» **PASSAGE TO READ**:
↓
Wise Marketing Secrets Interview Series with Sam Nam
Sam Nam is the Vice President of Marketing at Digital Room, Inc., a venture-backed e-commerce printing company. Find him online at samnamiam.com.
Hi Sam, great to meet you! Could you tell us a little bit about yourself, your background, and how you became to be involved with the SEO industry?
Hi, Floyd! Thanks for having me. A little about myself? Well, I’ve been working in marketing and sales for 12 years.
I started my marketing career with Gravity Corp in 2002 and “cut my teeth” as a junior member of the team that launched Ragnarok Online in North America.
After Gravity, I worked in sales and finance for a few years, but found myself spending more time on my sideline blog and Ecommerce projects.
In 2008, I met Ronnie, the founder of Digital Room, and decided to ditch finance and try online marketing full-time.
Ronnie was an amazing mentor who had been doing SEO since 1999 and had already successfully built multi-million dollar SEO strategies.
I learned from him directly and six years later I’m here! Time really flies.
How do you personally keep up to date with the latest in SEO? It’s an ever changing industry so SEO consultants by nature need to be on the ball – how do you achieve this?
I started my online marketing career in SEO, but these days I’m managing a lot more than just SEO.
Keeping up with the changes in this industry has been a challenge for me, because I can’t read as much as I used to.
The best way for me to keep up is to have strong friendships in the industry.
A lot of blogs and sites are publishing same ol’ content and it takes effort to sift through the same ol’ stuff to find the new valuable information.
I rely on my industry friends to keep me up to date by sharing articles with me or just brainstorming over dinner and a beer or two.
There have been a lot of algorithm changes from Google over the last year. I am sure that you’ve had many potential clients come to you with ranking issues due to past SEO practices they might have undertaken. Do you have any top-level advice for people who have seen their websites take a dramatic hit recently, or incurred a penalty?
First, stay calm. J Taking a huge traffic hit can be very traumatizing for a client and they need to feel secure with their consultant’s expertise.
I’ve seen sites recover from almost every type of manual action and penalty. Set a game plan for recovery and operate with extreme urgency.
↑
» **MATERIAL FOR THIS TASK**:
↓
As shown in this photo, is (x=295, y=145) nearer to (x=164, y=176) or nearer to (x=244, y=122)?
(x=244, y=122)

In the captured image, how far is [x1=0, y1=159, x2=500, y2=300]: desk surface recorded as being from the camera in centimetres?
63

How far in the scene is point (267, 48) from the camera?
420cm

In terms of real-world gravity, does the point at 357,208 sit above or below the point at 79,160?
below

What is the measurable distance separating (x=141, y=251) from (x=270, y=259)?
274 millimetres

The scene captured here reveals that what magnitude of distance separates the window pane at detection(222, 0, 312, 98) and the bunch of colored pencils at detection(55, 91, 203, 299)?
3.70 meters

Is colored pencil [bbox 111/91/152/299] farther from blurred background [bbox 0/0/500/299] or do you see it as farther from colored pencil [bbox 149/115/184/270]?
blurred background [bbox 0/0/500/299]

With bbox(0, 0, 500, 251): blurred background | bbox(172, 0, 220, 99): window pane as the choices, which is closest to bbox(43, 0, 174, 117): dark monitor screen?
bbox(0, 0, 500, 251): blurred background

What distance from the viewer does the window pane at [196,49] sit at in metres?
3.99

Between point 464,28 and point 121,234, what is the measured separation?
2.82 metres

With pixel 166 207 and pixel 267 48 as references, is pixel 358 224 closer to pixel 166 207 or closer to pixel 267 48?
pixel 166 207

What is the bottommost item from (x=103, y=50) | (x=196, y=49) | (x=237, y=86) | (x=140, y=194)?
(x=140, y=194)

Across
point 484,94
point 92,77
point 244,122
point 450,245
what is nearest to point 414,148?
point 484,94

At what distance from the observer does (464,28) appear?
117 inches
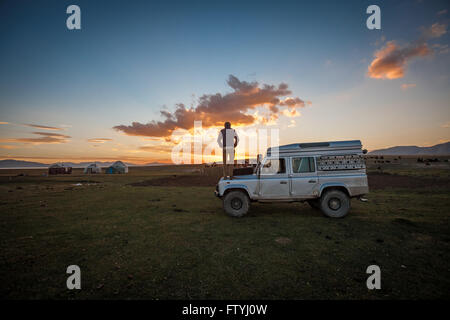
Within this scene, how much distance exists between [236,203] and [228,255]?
130 inches

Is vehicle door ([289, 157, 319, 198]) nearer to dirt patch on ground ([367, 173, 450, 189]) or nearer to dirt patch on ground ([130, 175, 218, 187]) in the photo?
dirt patch on ground ([367, 173, 450, 189])

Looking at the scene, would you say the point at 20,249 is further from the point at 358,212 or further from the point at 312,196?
the point at 358,212

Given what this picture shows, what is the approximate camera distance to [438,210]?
7641 millimetres

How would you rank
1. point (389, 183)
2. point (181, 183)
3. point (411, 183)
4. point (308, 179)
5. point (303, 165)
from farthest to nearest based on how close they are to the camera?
point (181, 183), point (389, 183), point (411, 183), point (303, 165), point (308, 179)

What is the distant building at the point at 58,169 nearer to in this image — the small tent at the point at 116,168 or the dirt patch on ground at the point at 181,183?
the small tent at the point at 116,168

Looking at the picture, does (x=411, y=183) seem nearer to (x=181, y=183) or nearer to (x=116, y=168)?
(x=181, y=183)

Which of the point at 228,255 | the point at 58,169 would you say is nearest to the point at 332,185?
the point at 228,255

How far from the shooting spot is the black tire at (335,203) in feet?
23.2

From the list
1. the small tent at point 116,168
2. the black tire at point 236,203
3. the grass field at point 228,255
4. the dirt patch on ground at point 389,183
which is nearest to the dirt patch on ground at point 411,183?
the dirt patch on ground at point 389,183

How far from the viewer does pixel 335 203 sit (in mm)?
7160

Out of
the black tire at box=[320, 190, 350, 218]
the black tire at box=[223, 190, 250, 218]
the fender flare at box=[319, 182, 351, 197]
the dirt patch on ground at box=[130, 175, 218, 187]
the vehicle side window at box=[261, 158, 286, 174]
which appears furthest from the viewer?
the dirt patch on ground at box=[130, 175, 218, 187]

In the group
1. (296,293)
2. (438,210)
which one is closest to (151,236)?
(296,293)

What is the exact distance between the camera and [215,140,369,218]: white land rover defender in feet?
22.9

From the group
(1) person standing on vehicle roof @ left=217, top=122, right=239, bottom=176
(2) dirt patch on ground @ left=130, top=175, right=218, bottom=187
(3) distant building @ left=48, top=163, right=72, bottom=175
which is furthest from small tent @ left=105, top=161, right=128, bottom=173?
(1) person standing on vehicle roof @ left=217, top=122, right=239, bottom=176
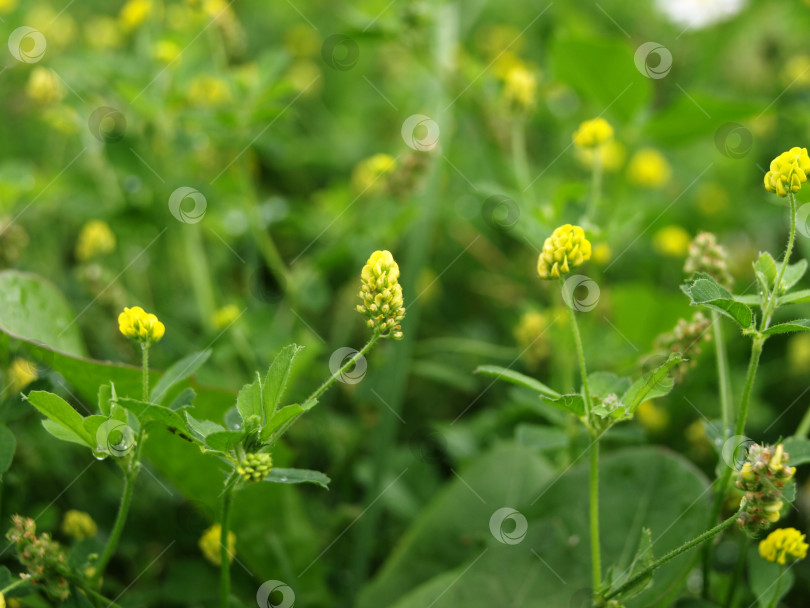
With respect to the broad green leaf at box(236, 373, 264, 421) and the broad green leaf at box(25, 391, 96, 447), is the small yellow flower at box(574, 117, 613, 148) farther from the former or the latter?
the broad green leaf at box(25, 391, 96, 447)

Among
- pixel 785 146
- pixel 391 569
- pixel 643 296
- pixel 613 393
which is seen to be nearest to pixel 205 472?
pixel 391 569

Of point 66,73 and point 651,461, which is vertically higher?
point 651,461

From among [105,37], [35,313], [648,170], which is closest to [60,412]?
[35,313]

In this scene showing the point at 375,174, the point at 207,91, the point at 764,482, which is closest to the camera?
the point at 764,482

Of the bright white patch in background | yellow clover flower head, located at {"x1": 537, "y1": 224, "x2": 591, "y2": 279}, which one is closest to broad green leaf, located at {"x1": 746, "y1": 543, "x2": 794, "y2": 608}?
yellow clover flower head, located at {"x1": 537, "y1": 224, "x2": 591, "y2": 279}

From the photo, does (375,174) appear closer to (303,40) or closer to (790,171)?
(790,171)

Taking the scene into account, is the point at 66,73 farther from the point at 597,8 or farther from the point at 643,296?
the point at 597,8

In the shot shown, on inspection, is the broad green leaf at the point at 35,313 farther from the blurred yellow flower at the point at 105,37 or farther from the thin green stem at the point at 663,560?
the blurred yellow flower at the point at 105,37
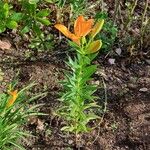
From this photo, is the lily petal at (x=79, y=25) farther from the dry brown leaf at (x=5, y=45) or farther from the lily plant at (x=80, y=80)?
the dry brown leaf at (x=5, y=45)

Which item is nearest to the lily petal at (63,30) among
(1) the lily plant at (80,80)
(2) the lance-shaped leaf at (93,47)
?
(1) the lily plant at (80,80)

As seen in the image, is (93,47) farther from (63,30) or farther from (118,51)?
(118,51)

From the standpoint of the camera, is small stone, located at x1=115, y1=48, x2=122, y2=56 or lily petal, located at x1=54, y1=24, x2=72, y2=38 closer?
lily petal, located at x1=54, y1=24, x2=72, y2=38

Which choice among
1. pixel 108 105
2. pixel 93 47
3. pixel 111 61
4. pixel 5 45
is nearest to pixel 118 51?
Result: pixel 111 61

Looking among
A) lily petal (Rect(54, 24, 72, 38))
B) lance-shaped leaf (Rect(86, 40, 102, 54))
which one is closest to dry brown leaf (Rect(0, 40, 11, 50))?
lance-shaped leaf (Rect(86, 40, 102, 54))

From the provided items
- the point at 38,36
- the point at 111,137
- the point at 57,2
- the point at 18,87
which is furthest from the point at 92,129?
the point at 57,2

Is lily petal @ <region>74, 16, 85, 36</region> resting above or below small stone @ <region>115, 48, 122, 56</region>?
above

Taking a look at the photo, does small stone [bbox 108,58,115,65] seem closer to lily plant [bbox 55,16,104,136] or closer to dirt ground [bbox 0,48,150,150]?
dirt ground [bbox 0,48,150,150]

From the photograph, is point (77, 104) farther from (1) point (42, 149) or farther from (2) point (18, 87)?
(2) point (18, 87)
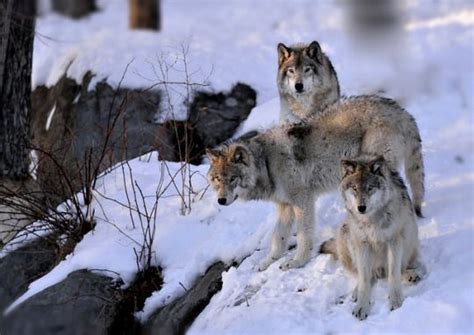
↑
» **EXERCISES TO COMPLETE**:
[A] In the Sam Nam interview, why does he say he relies on friends in the industry to stay current with SEO? Answer in one to three sentences.
[B] In the records, give the lines from the line with "Is vehicle door" to the line with "7641 millimetres" as a numbered list, leaving out blank lines.

» **WORKED SOLUTIONS**:
[A] He can't read as much as he used to. Many blogs and sites publish the same old content, and sifting through it to find new, valuable information takes effort. His industry friends keep him up to date by sharing articles or brainstorming with him over dinner.

[B]
1. Is vehicle door ([289, 157, 319, 198]) nearer to dirt patch on ground ([367, 173, 450, 189]) or nearer to dirt patch on ground ([130, 175, 218, 187]) in the photo?
2. dirt patch on ground ([367, 173, 450, 189])
3. Looking at the scene, would you say the point at 20,249 is further from the point at 358,212 or further from the point at 312,196?
4. the point at 358,212
5. Given what this picture shows, what is the approximate camera distance to [438,210]?
6. 7641 millimetres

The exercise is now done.